---------- TEXT SEGMENT ----------
Research Methods chapter 8 Flashcards
(39 cards)
Confounding variables
Variables that are not a part of your hypothesis test. They can influence the relationship between two other variables in a study. For example, if a researcher wants to study the relationship between coffee consumption and the risk of developing heart disease, there might be a confounding variable involved, such as smoking.
Pretest
The measurement of the dependent variable prior to introduction of the treatment
Posttest
The measurement of the dependent variable after the treatment has been introduced into the experimental situation
Experimental group
The group that receives the treatment/the group in which the treatment is present. When the independent variable has several values, you can have more than one experimental group
Control group
The group that does not receive the treatment
Random assignment
Assign participants to groups to make comparisons. To compare between groups, you do not want the groups to differ with regard to variables that could be alternative explanations for a causal relationship.
Treatment/independent variable
The treatment is the creation of a situation or entering into an ongoing situation and do something to modify it, coming from medical practice. You want the treatment to have an impact and produce specific reactions, feelings or behaviours.
Dependent variable (in experimental research)
The physical conditions, social behaviours, attitudes, feelings, or beliefs of participants that change in response to a treatment. You can measure dependent variables by paper-and-pencil indicators, observations, interviews, or physiological responses (e.g., heartbeat or sweating palms)
Classical experimental design
Composed of a random assignment, a pretest and posttest, experimental group, and a control group
Pre-experimental designs
Some designs lack random assignment and are compromises or shortcuts
One-shot case study design
Also called the one-group post test-only design. This type of study has only one group, a treatment and a posttest. Since there is only one group, there is no random assignment.
One-group pretest-posttest design
This design has one group, a pretest, a treatment and a posttest. It lacks a control group and random assignment.
---------- GIVEN DATA ----------
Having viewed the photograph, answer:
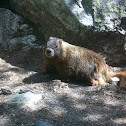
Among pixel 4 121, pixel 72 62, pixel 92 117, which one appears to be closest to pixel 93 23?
----------
* **ACTIVITIES**:
1/ In the research methods flashcards, what is the other name for the one-shot case study design?
2/ According to the research methods flashcards, by what means can dependent variables be measured?
3/ Continue the research methods flashcards from where they stop.

* **RESULTS FOR EACH TASK**:
1/ The one-group post test-only design.

2/ Paper-and-pencil indicators, observations, interviews, and physiological responses (e.g., heartbeat or sweating palms).

3/
Static group comparison
Also called the post-test-only nonequivalent group design. It has two groups, a posttest and a treatment. It lacks random assignment and a pretest.
Quasi-experimental designs
Help test for causal relationships in situations in which the classic design is difficult or inappropriate. They are quasi because they are “weaker” compared to the classical experimental design. In general, you have less control over the independent variable compared to the classical design.
Two-group post test-only design
Identical to the static group comparison, but with one exception: you randomly assign. It has all the parts of the classical design except for a pretest.
Interrupted time-series design
An experimental design in which the dependent variable is measured periodically across many time points, and the treatment occurs in the midst of such measures, often only once˙
Equivalent time series
This design is similar to the one-group design interrupted time series. It extends over a time period but instead of a single treatment, it has a treatment several times. Like the interrupted time-series design, you measure the dependent variable several times before and after the treatments.
Latin square designs
Useful for finding out how several independent variables in different sequences or time orders influence the dependent variable. The Latin square design is created in this situation. The Latin square design is especially useful when the order or sequence in which the variables are presented could potentially influence the results (order effects).
Solomon four-group design
Combines the classical experimental design with the two-group post test-only design. It randomly assigns participants to one of four groups, allowing for a more robust analysis of the effect of an intervention or treatment.
Factorial design
In this design, the treatment is not each independent variable, but a combination of the variable categories instead. A two by three factorial design is written 2 * 3. This means that there are two treatments, with two categories in one and three categories in the other. An 2 * 3 * 3 design means that there are 3 independent variables, one with two categories and two with three categories each. Factorial designs allow you to measure and examine more of the world’s complexity than other designs.
This can be for example useful if a researcher wants to research 2 effects on participant’s memory performance, effect A and B, and wants to use different groups and create all possible combinations with these groups to see how the effects compare among different groups.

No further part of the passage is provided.